Oui, cette démo ne donne pas l’impression que la série a évolué en 18 ans. Mais les fans seront justement aux anges de découvrir Shenmue III dans son jus, comme si le jeu avait été développé dans la foulée de Shenmue II mais qu’il ne sortait que maintenant. Manette en main, les sensations reviennent immédiatement et le plaisir est total. Appuyer sur la gâchette droite pour faire courir Ryô, déambuler dans des ruelles et faire avancer son enquête en interrogeant les PNJ, jouer au gatcha ou encore s’adonner aux mini-jeux, rien n’a vraiment changé. Certes, tout est aussi rigide qu’en 2001. Mais redécouvrir la recette qui a fait le succès du jeu à l’époque est un plaisir indescriptible qui comblera totalement les fans.

La technique limitée du jeu sera quant à elle rapidement occultée par l’ambiance et l’esthétique, visuelle au sonore, retranscrivant fidèlement l’esprit de Shenmue tant d’années plus tard. Une immersion qui commence dès les premières secondes de la démo avec son petit pont en bois surplombant un cours d’eau entouré d’une superbe parterre de fleurs colorées. Alors, en effet, on n’aurait pas été contre le même environnement mais avec une technique digne de 2019. Mais l’équipe de Yû Suzuki a réussi à offrir quelque chose d’esthétiquement accompli malgré de fortes limitations techniques. Dans un sens, une certaine prouesse.

Parmi les quelques nouveautés aperçues dans cette démo, celle qui saute immédiatement aux yeux concerne le système de combat. Complètement revisité, celui-ci impose désormais de s’appuyer sur les boutons dans un ordre particulier pour lancer des attaques. Perturbant au début, particulièrement en raison d’une forte impression de latence entre l’input et les coups, celui-ci est devenu de plus en plus plaisant au fil des combats mais on attendra de s’y plonger avec un Ryô aux caractéristiques un peu plus développées pour se faire un réel opinion dessus. Car Shenmue III intègre des éléments venus du RPG avec des points de compétence à faire fructifier afin de devenir un véritable maitre du kung-fu.

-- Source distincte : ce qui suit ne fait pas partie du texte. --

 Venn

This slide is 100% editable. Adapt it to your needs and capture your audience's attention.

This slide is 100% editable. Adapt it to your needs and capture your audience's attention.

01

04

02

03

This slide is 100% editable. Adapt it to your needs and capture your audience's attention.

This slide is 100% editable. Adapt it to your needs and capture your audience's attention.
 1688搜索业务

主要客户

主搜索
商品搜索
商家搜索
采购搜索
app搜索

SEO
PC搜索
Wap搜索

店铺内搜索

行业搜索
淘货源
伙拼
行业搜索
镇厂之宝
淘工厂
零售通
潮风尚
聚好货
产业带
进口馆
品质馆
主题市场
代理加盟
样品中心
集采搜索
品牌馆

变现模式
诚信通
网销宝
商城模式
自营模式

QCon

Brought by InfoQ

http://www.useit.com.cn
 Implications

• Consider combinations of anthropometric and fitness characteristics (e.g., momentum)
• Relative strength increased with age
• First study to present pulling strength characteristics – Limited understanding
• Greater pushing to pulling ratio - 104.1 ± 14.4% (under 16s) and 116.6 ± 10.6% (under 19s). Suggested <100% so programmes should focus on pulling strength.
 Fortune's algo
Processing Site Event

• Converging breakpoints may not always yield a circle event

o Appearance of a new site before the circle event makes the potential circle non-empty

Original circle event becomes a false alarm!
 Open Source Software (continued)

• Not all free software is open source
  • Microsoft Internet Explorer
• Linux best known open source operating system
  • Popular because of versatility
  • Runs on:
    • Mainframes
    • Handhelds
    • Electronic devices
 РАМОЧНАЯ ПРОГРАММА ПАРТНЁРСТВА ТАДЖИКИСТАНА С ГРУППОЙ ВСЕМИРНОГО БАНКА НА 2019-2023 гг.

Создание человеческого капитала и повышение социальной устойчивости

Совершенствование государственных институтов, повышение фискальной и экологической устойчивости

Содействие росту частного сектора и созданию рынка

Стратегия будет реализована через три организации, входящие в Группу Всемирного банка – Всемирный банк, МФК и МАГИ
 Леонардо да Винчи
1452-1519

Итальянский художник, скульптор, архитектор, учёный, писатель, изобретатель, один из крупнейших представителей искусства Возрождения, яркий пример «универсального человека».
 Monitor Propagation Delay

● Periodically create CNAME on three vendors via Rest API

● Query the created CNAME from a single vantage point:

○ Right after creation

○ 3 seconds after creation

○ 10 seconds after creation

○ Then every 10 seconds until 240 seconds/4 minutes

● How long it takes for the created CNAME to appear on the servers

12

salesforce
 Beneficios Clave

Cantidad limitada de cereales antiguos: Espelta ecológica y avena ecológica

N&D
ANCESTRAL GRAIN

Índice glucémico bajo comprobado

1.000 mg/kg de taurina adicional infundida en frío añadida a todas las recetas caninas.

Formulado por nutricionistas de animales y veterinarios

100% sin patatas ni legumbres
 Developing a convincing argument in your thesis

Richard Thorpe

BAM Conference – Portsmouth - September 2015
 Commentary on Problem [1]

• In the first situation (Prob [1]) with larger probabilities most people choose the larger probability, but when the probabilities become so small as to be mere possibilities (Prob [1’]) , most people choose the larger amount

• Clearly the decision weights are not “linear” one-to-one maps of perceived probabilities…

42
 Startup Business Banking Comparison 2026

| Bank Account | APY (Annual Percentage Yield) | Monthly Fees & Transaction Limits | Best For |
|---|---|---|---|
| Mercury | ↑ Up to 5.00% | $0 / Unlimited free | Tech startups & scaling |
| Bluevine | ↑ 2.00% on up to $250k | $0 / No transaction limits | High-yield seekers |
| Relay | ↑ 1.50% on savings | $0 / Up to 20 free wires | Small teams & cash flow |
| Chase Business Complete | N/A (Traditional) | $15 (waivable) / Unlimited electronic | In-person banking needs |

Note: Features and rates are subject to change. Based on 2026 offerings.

Dès lors, que retenir de cette démo ? Un jeu d’un autre temps, daté aussi bien dans la forme que dans le fond ? Ou un aperçu de ce qui aurait été probablement un « GOTY » en puissance au début des années 2000 mais dont on nous aurait privé la jouissance pendant bien trop longtemps ? Tout dépendra de votre relation avec la série. Les backers seront en tout cas satisfait de ce qu’ils auront entre les mains et c’est le plus important.